▶ **Exercise passage**:
I am fascinated by the way designers use the female body. Ever since Vitruvius (who thought Ionic columns were feminine) there’s been an inclination to attribute gender to design. Car designers, for example, always talk abut female radii and, possibly, even female details, although this last area may be more controversial, not to mention tasteless. And surely there are moments in history when masculine aesthetic values dominate architecture and design, and other moments when the feminine gets on top. I give you Mies van der Rohe circa 1958 all thrusting height and square shoulders and Zaha Hadid fifty years later, organic, womb-like, even.
Then there’s the matter of the design of women themselves. There’s an obscure, but rather marvellous, theory in economics known as Kondratieff’s Waves, named after Nikolai Kondratieff, briefly director of
Stalin’s Institute for the Study of Business, before he was sent to the Gulag. The theory is that all business-cultural-political activity is on very long sinusoidal supercycles lasting about seventy-five years. So we go from sweet to sour, from fascism to liberal democracy.... And with women, from thin to fat.
It’s not that the shape of women is changing, it’s just that our preferences are. With the recession of the early twenty-first century, curves are back in favour. The cinema and catwalk fashion shows demanded thin women because they move better, or, at least, in a way that suited the camera. Now, different media are liberating our choices.

▶ **Supplied data**:
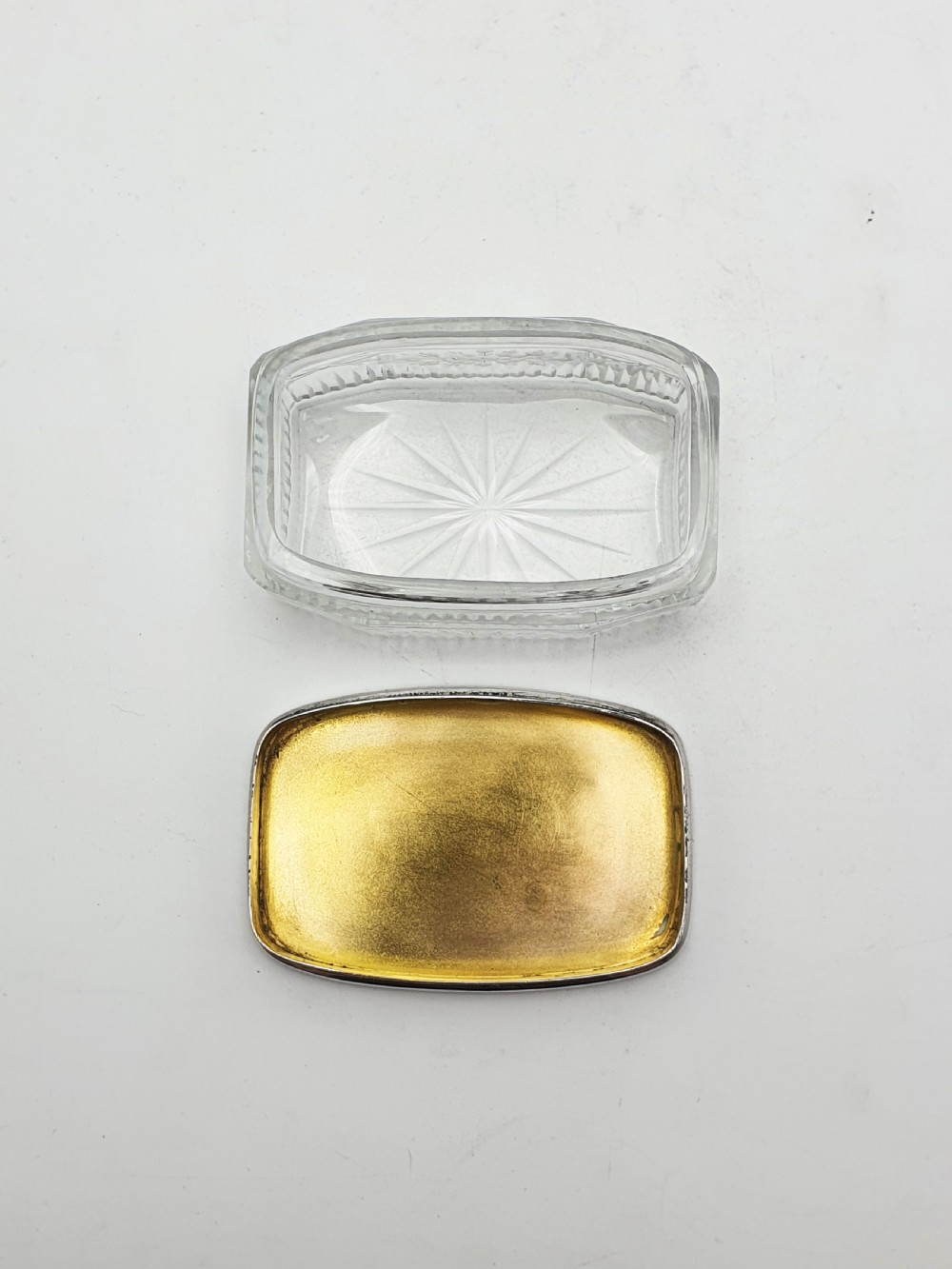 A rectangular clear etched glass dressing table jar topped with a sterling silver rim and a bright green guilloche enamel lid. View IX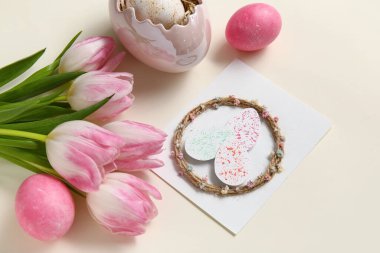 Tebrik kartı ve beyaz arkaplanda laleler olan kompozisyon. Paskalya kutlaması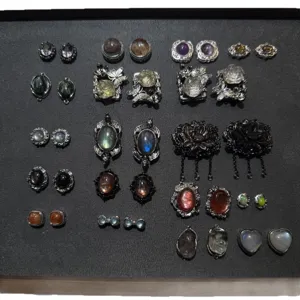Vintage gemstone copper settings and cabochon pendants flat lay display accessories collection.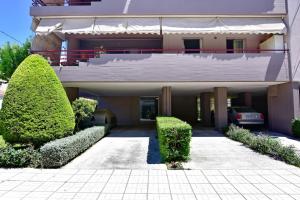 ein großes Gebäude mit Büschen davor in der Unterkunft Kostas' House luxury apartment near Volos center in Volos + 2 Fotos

▶ **Your objective**:
Extend the essay on design and the female body past its final sentence. The data has no part in this.

▶ **Response to this task**:
Of course, there’s an argument about the contrarian chic of having a voluptuous figure in an age of economic restraint, but the truth is actually rather different. Men have always preferred the shapely and inviting
Callipygian Curve; the mother-whore dichotomy has timeless relevance. Each needs, of course, a generous body.
All of which, somewhat reluctantly, brings me to Love Design. This is a book about “designers’ works that explore the theme of love”. Given that this is an attractive idea, it is exasperating how dismal and off-putting the book actually is. No contributing editor to ER can be accused of prudishness and nor is there anything even notably transgressive here. I may have no use for one myself, but can see no objection to an “anal toy” in he shape of a forefinger with a release-string like a sanitary towel. It’s just that I don’t very much want to see it illustrated. Not because it is shocking, but because it is boring.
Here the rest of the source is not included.